In his Budget for FY17, Finance Minister Arun Jaitley introduced the idea of ‘extra-budgetary resources (EBR). The government would allow public sector agencies and public sector enterprises to raise debt on their books which will be used for social sector programmes; in August 2018, for example, the Union Cabinet approved raising these Rs 15,000 crore of EBR through NABARD.

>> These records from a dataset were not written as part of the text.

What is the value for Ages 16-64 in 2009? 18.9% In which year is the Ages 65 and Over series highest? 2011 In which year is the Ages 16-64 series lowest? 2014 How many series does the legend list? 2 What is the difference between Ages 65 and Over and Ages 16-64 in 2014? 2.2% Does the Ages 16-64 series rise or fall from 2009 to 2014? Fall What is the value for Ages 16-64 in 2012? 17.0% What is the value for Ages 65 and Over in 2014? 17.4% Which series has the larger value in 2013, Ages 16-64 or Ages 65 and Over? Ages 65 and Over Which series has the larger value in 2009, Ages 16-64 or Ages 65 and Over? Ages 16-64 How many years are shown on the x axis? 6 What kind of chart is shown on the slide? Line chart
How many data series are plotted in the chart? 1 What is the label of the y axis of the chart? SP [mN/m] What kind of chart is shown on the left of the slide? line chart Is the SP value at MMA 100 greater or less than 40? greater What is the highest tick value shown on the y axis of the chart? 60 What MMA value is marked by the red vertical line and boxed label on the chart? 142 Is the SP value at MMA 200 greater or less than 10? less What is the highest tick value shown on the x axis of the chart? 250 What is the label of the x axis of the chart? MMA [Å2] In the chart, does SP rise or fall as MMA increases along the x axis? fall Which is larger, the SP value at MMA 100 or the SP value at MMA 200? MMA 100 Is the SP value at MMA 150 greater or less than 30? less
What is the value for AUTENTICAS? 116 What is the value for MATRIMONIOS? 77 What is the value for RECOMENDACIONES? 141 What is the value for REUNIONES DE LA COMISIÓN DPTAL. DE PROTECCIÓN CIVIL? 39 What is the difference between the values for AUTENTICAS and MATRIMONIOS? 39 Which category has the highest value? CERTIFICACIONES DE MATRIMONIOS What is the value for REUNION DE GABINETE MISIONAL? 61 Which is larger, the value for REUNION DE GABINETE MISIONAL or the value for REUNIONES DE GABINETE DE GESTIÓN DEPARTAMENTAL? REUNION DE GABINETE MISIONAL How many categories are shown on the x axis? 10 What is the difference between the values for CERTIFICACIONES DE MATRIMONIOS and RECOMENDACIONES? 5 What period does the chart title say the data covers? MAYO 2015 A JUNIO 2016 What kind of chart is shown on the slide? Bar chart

This will be a 10-year bond used to finance the Swachh Bharat Mission (Gramin) programme to support the work of the National Centre for Drinking Water, Sanitation and Quality; the government says it will benefit 15 million rural households, and advance the goal of the Swachh Bharat Mission to make India open defecation free (ODF). The government will meet NABARD’s interest payments on this loan, and repay it in one bullet payment at the end of the 10th year.
NABARD is not the only agency; the Food Corporation of India (FCI) is another. In the medium-term fiscal policy statement—part of the documents that are released along with the Union Budget—the government says it had raised just over Rs 50,000 crore through such EBRs. You may recall that not too many years ago, the previous government created oil bonds as a way of meeting budgetary resources, outside the Budget itself.
This raises two important issues: One, the interest cost on these bonds will be higher than the AIC that the government is currently paying on its own borrowing. Bonds raised by public sector undertakings usually pay about 2 percent over the sovereign rate. That means the interest cost component in the annual Budget will go up, taking a bigger bite out of revenue receipts. It may not be large at this time, but could conceivably grow quite large if recourse to EBR rises.
Second, the impact on the balance sheets of the agencies themselves can be concerning, at the least. Another PSU is the Power Finance Corporation. Then, there are agencies, rather than PSUs like the India Renewable Energy Development Agency and Inland Waterways Authority of India. Their balance sheet status for market borrowing is a little unclear.
There is a third, perhaps subterranean question too: if the government resorts to the market for raising resources to meet social needs, what does that say about how, and to what purpose, will tax and other revenue resources are used? It opens up the possibility that political expediency and short-term considerations could play a larger role in how the government uses its annual Budget.
The cynical amongst us will argue that the government does that already; but social sector development – health and education spending mainly – need a sustainable resource base. The purpose of government spending is about providing finance for those areas that only the government can provide, and not leave them at the mercy of the market.
EBR is not innovative financing, as many would like to believe. It is a short-term fix at best, not a permanent one, many will argue. The trouble is, most government ‘solutions’ have a way of becoming permanent fixtures; that can be troubling at the very least for public finance, and frightening at worst. This kind of financing is not in anyone’s best interest.
(The writer is a former journalist, and communications consultant.)